The Atlanta Journal-Constitution
DOES PROPOSED BAN ON SMOKING IN CAR WITH KIDS GO TOO FAR?
Citing the health risk to youngsters of second-hand smoke, a Georgia legislator has proposed a state law that would prohibit adults from smoking in vehicles with children. Critics say that’s a nanny state response, with government threatening to outlaw what’s otherwise a legal activity. Georgia’s proposed smoking ban presents potential ethical dilemmas around the restriction of second-hand-smoking in private domains, such as vehicles, when children are present. Previous policies provided smoke-free public spaces for the majority, to protect the environment and an individual from exposure to secondhand smoke. Children are considered a vulnerable population, with no voice . ... The same policies that protect children from at-risk behaviors should be extended to second-hand smoking with children present. I realize there are many reasons for people to quit smoking. As a previous smoker, I feel I can speak on this subject. I believe the government would be going too far in prohibiting smoking in your own automobile with your own children. They say “No Smoking” about every place now. Next, they will not even want you to smoke in your own homes — it might harm the children. Enough is enough. Hitler passed the same anti-smoking laws. At least we know where the Democrats got their anti-tobacco agenda from — the Third Reich.
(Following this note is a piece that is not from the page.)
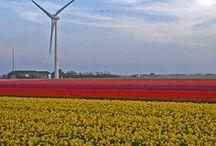 Blumenzwiebelfelder / Farben pur kann man am besten in den blühenden Blumenzwiebelfeldern in Holland / in den Niederlanden erleben. Blumenzwiebeln und Knollen für den eigenen Garten gibt's bei www.fluwel.de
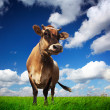 Cow on field — Stock Photo #8148717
Hitler’s anti-tobacco folks invented passivrauchen — passive smoking — to further brainwash the German people. It seems Democrats think Americans are just as stupid as to believe second-hand smoke, which is 96 percent water vapor and air, would harm anyone. My children are in their 30s now, but I quit smoking when they were 5 and 2 years old. I quit primarily because they were sick so often, and so was I. So I do know that smoking around kids is harmful. I am not so certain it will protect children to criminalize the act of smoking in the car. However, it is inexplicable that the General Assembly can address this smoking problem, but leave the problem of gun violence out of their reckoning. To leave a loaded gun in a place where a child can find it, and shoot himself or someone else, needs to be addressed as a felony — with custodial rights and gun ownership hanging in the balance. Cigarettes are bad, but guns are too often fatal.